• [The problem]:
Everything from the line that contains "What is the measure" through the last line of the listing must be copied exactly, with both of those lines included and no others.

• [Listed records]:
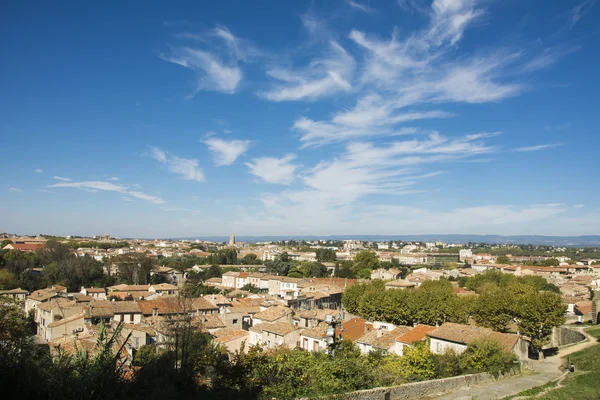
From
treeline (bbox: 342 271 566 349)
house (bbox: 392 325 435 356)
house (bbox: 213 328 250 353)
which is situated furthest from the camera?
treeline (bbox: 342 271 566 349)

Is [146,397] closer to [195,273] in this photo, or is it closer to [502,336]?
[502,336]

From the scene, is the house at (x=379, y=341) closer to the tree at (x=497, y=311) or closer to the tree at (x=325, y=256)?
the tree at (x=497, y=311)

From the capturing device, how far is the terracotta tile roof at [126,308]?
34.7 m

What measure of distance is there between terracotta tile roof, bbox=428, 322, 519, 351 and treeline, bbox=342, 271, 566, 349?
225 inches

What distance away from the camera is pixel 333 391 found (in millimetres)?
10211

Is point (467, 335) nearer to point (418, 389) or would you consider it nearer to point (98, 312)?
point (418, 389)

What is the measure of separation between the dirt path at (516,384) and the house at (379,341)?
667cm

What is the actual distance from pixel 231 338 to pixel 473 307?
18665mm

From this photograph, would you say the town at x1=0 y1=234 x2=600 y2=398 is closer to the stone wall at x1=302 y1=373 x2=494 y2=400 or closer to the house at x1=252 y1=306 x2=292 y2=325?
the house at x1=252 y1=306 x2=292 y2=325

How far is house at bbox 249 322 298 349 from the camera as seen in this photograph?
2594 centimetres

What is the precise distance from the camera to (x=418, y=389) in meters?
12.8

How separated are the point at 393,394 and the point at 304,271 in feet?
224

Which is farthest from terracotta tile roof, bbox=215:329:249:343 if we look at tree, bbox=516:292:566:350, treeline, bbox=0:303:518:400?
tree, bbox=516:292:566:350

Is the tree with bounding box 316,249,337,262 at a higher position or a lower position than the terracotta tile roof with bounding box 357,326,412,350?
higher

• [Problem solution]:
What is the measure of separation between the dirt path at (516,384) and the house at (379,341)?
667cm

What is the actual distance from pixel 231 338 to pixel 473 307?
18665mm

From this photograph, would you say the town at x1=0 y1=234 x2=600 y2=398 is closer to the stone wall at x1=302 y1=373 x2=494 y2=400 or closer to the house at x1=252 y1=306 x2=292 y2=325?
the house at x1=252 y1=306 x2=292 y2=325

How far is house at bbox 249 322 298 349 from the camera as seen in this photograph?
2594 centimetres

What is the precise distance from the camera to (x=418, y=389) in meters?
12.8

How separated are the point at 393,394 and the point at 304,271 in feet?
224

Which is farthest from terracotta tile roof, bbox=215:329:249:343 if we look at tree, bbox=516:292:566:350, treeline, bbox=0:303:518:400?
tree, bbox=516:292:566:350

Is the tree with bounding box 316,249,337,262 at a higher position or a lower position than the terracotta tile roof with bounding box 357,326,412,350?
higher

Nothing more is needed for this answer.